As a point of departure, Polestar Capital performs financial and commercial due diligences internally and has the technology, impact, legal (project documents and public law) and insurances investigated externally. The focus of the impact due diligence lies on validating the energy- and mass balance. This will be the starting point for a Life Cycle Analysis (“LCA”) or other type of impact analysis. In a life cycle analysesthe circular solution of the borrower is compared tothe current linear market practice it will replaces.
To the extent the due diligence work is performed externally, Polestar Capital has a mainly a coordinating and supervising role in the due diligence phase.
The due diligence activities will result in resolvable and non-resolvable risks and recommendations for a borrower and/or Polestar Capital. Polestar Capital will ask the relevant borrower to implement the recommended improvements in order to limit financing risk for the fund to the maximum extent possible. If a borrower is not able or willing to mitigate certain risks, Polestar Capital will assess whether the projected cash flows remain sufficiently solid or that other modifications, including a higher pricing, are necessary to make the risk acceptable for the fund. Potentially, such modifications require approval from the credit committee of the fund.
If the Polestar Capital at any point expects a borrower to violate the financing documentation, the Polestar Capital can at any time terminate the investment process and reject the application.
External control is organized via the fund’s credit committee. Before providing a loan to a borrower, the credit committee is consulted. The credit committee will check and validate if the investment team has done sufficient due diligence amongst others with regard to the impact of side of the project.
During the term of the loan an additional external control consists out of the data validation by the borrower’s accountant on the financial and main impact figures.
k. Engagement policy
In the case that the borrower has incidents or does (potentially) not comply with the impact clauses in the financing documents, the borrower may be in default and the fund may have legal grounds to act or reclaim its facility. The fund has the following engagement policy in the case of a (potential) non-compliance event:
- A formal meeting is planned with the borrower to check and cross check incidents or (potential) breaches with the impact conditions. The borrower will be requested for a recoveryplan with regard to meeting the impact agreements.
- If the borrower continues to be in breach of the financing documentation, the fund can take action, which includes but is not limited to, imposing penalties to the borrower until the impact situation is compliant again.
- A final step the fund can take is to reclaim its loan.
The fund has the right to randomly audit borrowers to assess the compliance with the financing documentation, including the impact clauses. Next to the formal procedures, informally the investment team is in regular contact with the borrower to monitor on developments of the project.
l. Achieving the sustainable investment objective.

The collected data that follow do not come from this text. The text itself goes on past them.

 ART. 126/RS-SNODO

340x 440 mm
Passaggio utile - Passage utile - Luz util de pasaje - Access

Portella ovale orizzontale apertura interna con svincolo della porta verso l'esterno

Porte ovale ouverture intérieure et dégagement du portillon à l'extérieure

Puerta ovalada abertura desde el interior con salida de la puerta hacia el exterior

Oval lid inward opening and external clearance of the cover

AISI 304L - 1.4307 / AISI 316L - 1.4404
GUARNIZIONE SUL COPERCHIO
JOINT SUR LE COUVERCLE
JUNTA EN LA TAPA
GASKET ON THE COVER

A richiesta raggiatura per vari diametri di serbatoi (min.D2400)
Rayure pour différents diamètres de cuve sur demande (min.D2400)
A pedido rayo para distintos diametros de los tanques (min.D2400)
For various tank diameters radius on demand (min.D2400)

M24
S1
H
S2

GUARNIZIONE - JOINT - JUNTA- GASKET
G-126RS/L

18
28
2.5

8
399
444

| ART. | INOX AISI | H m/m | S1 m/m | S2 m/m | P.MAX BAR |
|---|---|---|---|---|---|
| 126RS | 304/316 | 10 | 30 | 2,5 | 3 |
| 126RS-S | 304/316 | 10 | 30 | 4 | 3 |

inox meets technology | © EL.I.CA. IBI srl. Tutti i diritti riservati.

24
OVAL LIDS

In order to comply with both the SFDR and the EU Taxonomy, the CO2-equivalent emissions of a project will be measured in conformity with the international GHG-accounting standards as defined by the Greenhouse Gas Protocol (https://ghgprotocol.org). Further to this standard, a distinction will be made between Scope 1, 2 and 3 emissions and to clarify the impact a “scope 4 emission” is added. Scope 4 emissions are defined as the avoided emissions based on the circular solution of the project in comparison to the linear market standard. The scope 4 emissions are estimated ex-ante via a LCA. In the LCA the fund uses well to wheel emission factors based on the Dutch standard used by regional impact funds: https://www.co2emissiefactoren.nl/
Further, the fund adheres to the PCAF standard in reporting CO2 emissions impact of the fund.